* _What needs to be done_: Repeat every record exactly as given.

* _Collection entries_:
----------

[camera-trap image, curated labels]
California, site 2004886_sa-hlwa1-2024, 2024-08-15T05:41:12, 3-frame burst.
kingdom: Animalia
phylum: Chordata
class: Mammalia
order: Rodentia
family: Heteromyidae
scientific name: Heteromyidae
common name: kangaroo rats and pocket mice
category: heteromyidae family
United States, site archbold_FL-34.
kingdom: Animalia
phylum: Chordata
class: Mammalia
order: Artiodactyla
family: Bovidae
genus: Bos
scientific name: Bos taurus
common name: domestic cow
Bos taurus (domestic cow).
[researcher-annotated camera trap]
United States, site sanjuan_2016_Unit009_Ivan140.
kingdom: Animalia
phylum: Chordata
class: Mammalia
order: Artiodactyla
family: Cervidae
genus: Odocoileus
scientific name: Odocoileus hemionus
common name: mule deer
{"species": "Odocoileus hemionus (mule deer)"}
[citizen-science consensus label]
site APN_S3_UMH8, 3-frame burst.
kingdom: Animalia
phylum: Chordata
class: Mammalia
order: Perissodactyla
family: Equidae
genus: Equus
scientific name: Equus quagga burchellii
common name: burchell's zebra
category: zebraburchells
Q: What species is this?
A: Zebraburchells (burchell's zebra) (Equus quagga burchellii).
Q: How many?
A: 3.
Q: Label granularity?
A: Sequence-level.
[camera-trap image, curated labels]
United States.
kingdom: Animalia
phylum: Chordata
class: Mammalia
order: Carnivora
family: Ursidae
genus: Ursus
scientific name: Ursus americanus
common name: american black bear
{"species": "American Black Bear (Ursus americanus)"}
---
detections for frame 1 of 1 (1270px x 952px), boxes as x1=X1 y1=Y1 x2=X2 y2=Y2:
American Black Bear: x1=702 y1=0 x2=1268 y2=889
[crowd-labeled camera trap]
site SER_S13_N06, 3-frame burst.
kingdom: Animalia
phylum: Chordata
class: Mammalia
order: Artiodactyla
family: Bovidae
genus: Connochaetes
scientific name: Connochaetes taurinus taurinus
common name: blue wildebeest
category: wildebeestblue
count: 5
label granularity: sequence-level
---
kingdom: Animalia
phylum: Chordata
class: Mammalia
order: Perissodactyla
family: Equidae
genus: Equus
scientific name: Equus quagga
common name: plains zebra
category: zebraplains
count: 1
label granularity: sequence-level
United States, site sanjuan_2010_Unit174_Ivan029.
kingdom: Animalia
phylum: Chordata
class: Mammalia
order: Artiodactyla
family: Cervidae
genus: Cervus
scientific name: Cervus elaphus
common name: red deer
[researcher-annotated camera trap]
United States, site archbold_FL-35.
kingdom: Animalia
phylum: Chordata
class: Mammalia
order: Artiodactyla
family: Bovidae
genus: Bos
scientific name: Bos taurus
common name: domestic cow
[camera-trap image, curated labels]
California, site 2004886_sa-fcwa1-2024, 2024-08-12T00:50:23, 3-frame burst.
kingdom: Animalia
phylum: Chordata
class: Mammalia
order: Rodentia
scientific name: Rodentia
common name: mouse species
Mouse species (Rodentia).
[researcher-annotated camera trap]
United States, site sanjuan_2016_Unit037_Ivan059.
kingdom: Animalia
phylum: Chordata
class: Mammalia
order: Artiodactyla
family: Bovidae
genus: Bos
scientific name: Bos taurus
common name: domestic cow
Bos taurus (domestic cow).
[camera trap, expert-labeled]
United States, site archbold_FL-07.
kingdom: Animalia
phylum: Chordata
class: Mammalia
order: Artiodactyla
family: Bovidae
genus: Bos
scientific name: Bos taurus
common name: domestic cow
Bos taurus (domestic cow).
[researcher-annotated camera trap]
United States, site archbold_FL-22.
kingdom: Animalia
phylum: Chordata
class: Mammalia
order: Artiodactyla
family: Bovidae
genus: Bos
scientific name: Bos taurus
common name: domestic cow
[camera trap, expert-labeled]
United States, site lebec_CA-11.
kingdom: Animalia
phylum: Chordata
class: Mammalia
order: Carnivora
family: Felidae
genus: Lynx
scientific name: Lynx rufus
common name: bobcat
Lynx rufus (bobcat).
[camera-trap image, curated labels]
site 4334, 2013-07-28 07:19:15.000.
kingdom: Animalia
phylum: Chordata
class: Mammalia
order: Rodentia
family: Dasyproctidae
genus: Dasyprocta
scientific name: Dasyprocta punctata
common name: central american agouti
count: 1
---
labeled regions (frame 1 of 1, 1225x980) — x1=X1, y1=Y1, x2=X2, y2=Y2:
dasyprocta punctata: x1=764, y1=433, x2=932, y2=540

----------

* _Solution for this exercise_:
[camera-trap image, curated labels]
California, site 2004886_sa-hlwa1-2024, 2024-08-15T05:41:12, 3-frame burst.
kingdom: Animalia
phylum: Chordata
class: Mammalia
order: Rodentia
family: Heteromyidae
scientific name: Heteromyidae
common name: kangaroo rats and pocket mice
category: heteromyidae family
United States, site archbold_FL-34.
kingdom: Animalia
phylum: Chordata
class: Mammalia
order: Artiodactyla
family: Bovidae
genus: Bos
scientific name: Bos taurus
common name: domestic cow
Bos taurus (domestic cow).
[researcher-annotated camera trap]
United States, site sanjuan_2016_Unit009_Ivan140.
kingdom: Animalia
phylum: Chordata
class: Mammalia
order: Artiodactyla
family: Cervidae
genus: Odocoileus
scientific name: Odocoileus hemionus
common name: mule deer
{"species": "Odocoileus hemionus (mule deer)"}
[citizen-science consensus label]
site APN_S3_UMH8, 3-frame burst.
kingdom: Animalia
phylum: Chordata
class: Mammalia
order: Perissodactyla
family: Equidae
genus: Equus
scientific name: Equus quagga burchellii
common name: burchell's zebra
category: zebraburchells
Q: What species is this?
A: Zebraburchells (burchell's zebra) (Equus quagga burchellii).
Q: How many?
A: 3.
Q: Label granularity?
A: Sequence-level.
[camera-trap image, curated labels]
United States.
kingdom: Animalia
phylum: Chordata
class: Mammalia
order: Carnivora
family: Ursidae
genus: Ursus
scientific name: Ursus americanus
common name: american black bear
{"species": "American Black Bear (Ursus americanus)"}
---
detections for frame 1 of 1 (1270px x 952px), boxes as x1=X1 y1=Y1 x2=X2 y2=Y2:
American Black Bear: x1=702 y1=0 x2=1268 y2=889
[crowd-labeled camera trap]
site SER_S13_N06, 3-frame burst.
kingdom: Animalia
phylum: Chordata
class: Mammalia
order: Artiodactyla
family: Bovidae
genus: Connochaetes
scientific name: Connochaetes taurinus taurinus
common name: blue wildebeest
category: wildebeestblue
count: 5
label granularity: sequence-level
---
kingdom: Animalia
phylum: Chordata
class: Mammalia
order: Perissodactyla
family: Equidae
genus: Equus
scientific name: Equus quagga
common name: plains zebra
category: zebraplains
count: 1
label granularity: sequence-level
United States, site sanjuan_2010_Unit174_Ivan029.
kingdom: Animalia
phylum: Chordata
class: Mammalia
order: Artiodactyla
family: Cervidae
genus: Cervus
scientific name: Cervus elaphus
common name: red deer
[researcher-annotated camera trap]
United States, site archbold_FL-35.
kingdom: Animalia
phylum: Chordata
class: Mammalia
order: Artiodactyla
family: Bovidae
genus: Bos
scientific name: Bos taurus
common name: domestic cow
[camera-trap image, curated labels]
California, site 2004886_sa-fcwa1-2024, 2024-08-12T00:50:23, 3-frame burst.
kingdom: Animalia
phylum: Chordata
class: Mammalia
order: Rodentia
scientific name: Rodentia
common name: mouse species
Mouse species (Rodentia).
[researcher-annotated camera trap]
United States, site sanjuan_2016_Unit037_Ivan059.
kingdom: Animalia
phylum: Chordata
class: Mammalia
order: Artiodactyla
family: Bovidae
genus: Bos
scientific name: Bos taurus
common name: domestic cow
Bos taurus (domestic cow).
[camera trap, expert-labeled]
United States, site archbold_FL-07.
kingdom: Animalia
phylum: Chordata
class: Mammalia
order: Artiodactyla
family: Bovidae
genus: Bos
scientific name: Bos taurus
common name: domestic cow
Bos taurus (domestic cow).
[researcher-annotated camera trap]
United States, site archbold_FL-22.
kingdom: Animalia
phylum: Chordata
class: Mammalia
order: Artiodactyla
family: Bovidae
genus: Bos
scientific name: Bos taurus
common name: domestic cow
[camera trap, expert-labeled]
United States, site lebec_CA-11.
kingdom: Animalia
phylum: Chordata
class: Mammalia
order: Carnivora
family: Felidae
genus: Lynx
scientific name: Lynx rufus
common name: bobcat
Lynx rufus (bobcat).
[camera-trap image, curated labels]
site 4334, 2013-07-28 07:19:15.000.
kingdom: Animalia
phylum: Chordata
class: Mammalia
order: Rodentia
family: Dasyproctidae
genus: Dasyprocta
scientific name: Dasyprocta punctata
common name: central american agouti
count: 1
---
labeled regions (frame 1 of 1, 1225x980) — x1=X1, y1=Y1, x2=X2, y2=Y2:
dasyprocta punctata: x1=764, y1=433, x2=932, y2=540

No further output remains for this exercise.